Over a year ago, my friends Avi and Andrew convinced me to buy a Danger Hiptop phone from Fido (one of three cellphone carriers in BC). The phone is an odd phone, but it had this great feature — $20/month unlimited data, including coverage throughout Canada and the US. Meaning email, web access, and instant messaging are all included. It was a great deal. I signed up, including the contract (the phone without the contract was prohibitively expensive). I was resigned to being stuck with a phone that I knew would get outdated, because I knew the alternatives would make using phone-based email/web browsing way too expensive.

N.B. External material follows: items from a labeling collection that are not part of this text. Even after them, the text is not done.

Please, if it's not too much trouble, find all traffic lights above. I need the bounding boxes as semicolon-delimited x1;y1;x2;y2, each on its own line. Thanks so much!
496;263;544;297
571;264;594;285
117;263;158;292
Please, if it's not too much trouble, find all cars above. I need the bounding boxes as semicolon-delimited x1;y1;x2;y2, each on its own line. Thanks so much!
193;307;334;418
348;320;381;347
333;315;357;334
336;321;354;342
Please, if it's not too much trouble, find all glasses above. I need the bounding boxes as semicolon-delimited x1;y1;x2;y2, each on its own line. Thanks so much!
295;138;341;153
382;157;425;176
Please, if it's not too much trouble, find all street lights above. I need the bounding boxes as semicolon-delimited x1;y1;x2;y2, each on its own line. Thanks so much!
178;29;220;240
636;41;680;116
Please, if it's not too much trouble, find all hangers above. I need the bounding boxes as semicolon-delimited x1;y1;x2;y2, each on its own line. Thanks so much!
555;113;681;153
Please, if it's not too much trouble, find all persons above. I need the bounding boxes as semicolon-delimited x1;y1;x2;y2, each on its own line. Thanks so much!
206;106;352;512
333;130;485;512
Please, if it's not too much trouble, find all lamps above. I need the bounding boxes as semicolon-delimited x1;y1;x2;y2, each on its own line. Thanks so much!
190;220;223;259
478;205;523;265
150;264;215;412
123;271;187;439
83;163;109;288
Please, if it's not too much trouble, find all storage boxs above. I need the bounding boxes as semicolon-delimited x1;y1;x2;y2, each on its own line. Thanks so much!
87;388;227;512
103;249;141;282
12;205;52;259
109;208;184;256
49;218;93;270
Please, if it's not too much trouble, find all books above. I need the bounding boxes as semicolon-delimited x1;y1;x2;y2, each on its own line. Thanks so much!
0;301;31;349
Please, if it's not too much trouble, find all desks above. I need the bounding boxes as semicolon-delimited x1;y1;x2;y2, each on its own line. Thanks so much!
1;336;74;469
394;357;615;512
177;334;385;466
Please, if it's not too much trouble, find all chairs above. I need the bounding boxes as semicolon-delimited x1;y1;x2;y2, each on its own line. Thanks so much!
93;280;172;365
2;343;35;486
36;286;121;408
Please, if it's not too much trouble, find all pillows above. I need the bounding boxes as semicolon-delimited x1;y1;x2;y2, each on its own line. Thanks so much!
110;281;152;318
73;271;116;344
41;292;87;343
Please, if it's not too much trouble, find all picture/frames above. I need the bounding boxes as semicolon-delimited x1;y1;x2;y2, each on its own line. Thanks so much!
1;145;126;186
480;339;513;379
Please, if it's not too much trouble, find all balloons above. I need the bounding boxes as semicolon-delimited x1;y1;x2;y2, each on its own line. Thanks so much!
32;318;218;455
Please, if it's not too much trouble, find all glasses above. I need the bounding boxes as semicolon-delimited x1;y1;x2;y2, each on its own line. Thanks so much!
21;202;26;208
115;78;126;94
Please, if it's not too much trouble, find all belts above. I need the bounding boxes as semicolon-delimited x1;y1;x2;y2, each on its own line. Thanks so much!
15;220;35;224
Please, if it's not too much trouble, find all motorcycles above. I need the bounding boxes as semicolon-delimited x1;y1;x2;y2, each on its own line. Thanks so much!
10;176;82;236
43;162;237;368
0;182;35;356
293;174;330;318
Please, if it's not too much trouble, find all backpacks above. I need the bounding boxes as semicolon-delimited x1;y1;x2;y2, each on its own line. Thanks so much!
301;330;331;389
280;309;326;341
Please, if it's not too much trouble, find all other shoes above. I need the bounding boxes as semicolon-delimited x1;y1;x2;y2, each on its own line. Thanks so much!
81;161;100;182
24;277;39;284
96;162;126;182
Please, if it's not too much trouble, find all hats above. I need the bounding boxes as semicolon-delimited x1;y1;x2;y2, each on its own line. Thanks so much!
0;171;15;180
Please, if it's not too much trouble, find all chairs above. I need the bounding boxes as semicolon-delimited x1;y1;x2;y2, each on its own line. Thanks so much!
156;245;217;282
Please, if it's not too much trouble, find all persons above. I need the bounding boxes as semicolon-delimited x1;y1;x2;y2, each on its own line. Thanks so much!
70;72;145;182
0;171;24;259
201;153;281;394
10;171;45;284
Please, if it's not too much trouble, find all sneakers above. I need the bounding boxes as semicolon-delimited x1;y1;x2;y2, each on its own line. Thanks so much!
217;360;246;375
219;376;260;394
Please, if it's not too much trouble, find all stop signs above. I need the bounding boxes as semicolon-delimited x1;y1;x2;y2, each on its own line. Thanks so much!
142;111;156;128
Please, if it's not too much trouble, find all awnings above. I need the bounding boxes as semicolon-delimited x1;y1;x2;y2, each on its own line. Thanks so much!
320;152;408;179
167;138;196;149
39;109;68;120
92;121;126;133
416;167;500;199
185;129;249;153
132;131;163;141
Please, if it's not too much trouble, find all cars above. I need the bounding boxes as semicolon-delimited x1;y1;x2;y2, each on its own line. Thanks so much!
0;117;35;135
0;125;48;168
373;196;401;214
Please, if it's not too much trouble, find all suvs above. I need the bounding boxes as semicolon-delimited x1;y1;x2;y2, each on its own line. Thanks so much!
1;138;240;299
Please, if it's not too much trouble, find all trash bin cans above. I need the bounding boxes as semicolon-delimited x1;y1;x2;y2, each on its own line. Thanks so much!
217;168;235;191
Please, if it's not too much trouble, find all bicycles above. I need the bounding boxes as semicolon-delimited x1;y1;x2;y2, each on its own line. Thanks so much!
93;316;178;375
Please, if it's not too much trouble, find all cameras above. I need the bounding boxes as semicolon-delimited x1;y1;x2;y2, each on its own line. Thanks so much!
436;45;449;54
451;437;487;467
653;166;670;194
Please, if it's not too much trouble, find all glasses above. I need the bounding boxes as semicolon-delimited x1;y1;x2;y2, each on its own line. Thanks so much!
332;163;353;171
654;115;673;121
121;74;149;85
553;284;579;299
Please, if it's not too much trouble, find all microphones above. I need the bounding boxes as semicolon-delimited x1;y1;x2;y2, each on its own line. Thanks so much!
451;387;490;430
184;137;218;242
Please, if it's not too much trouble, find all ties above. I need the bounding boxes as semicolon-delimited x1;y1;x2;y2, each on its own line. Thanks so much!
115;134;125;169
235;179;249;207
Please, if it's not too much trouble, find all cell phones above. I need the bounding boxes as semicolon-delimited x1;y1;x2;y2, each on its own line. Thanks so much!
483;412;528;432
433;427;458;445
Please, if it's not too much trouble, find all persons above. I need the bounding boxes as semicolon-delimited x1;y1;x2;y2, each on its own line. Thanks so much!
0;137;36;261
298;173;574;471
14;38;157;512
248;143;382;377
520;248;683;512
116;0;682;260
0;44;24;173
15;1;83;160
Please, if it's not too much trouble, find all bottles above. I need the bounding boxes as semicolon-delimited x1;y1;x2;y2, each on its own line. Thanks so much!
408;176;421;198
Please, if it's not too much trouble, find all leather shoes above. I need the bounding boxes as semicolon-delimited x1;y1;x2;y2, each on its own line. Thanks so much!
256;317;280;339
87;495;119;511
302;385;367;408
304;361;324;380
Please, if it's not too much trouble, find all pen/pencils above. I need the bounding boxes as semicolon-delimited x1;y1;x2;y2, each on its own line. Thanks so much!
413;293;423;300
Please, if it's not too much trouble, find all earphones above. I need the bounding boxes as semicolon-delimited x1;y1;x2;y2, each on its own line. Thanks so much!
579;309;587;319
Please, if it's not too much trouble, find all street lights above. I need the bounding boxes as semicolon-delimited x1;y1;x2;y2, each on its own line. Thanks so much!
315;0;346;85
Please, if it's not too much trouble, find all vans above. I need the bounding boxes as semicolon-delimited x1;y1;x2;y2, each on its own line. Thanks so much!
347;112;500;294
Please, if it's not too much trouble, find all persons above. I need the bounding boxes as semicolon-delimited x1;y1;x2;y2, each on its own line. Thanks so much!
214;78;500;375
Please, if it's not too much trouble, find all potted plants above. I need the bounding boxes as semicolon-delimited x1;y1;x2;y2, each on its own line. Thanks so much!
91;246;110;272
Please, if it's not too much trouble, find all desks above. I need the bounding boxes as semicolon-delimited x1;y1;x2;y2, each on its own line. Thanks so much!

Since then, Fido’s attitude towards that plan has changed. They took it off the market, presumably because they were losing money at it. Oops.
The first month I roamed, I got roaming charges when in the US. I called, and the charges were dropped (that sounds so “dangerous”!). Haven’t had a roaming charge since.
Until last month, alerted by Avi, who had a nasty surprise. This time, two frustrating calls to customer service later (including typing my phone number twice, saying it at least twice, getting a call dropped, being on hold forever). Turns out their US partner didn’t renew the deal for roaming, so they passed the buck (literally) to the customers. After some wrangling, they agree to drop the extra charges for the last month, but I can’t get them to stick by the spirit of the original terms (turns out the data deal isn’t part of the contract term, just a “changeable” add-on. Gee, thanks).
Now it turns out that coincidentally the hiptop is broken (again). A few months ago, I broke the screen, but I resigned myself to pay for it. This time, since an unsolicited operating system upgrade, it won’t read the SIM card, making it useless. The only way to get someone at Fido to look at the phone is to take a 1/2 day, go out to the repair center on Kingsway, and, I predict, be told that it’ll cost several hundred dollars to fix it, or hey, I can buy a new phone.
At this point, I’m in the market for a new carrier, a new email-capable phone, and a new plan. Alternatively, I might just go to a cheap phone & cheap plan until the iPhone lands. Any suggestions?
(NB: for the unaware reader, this is Canada, and the national cellphone industry is even more broken than in the US, which is saying something).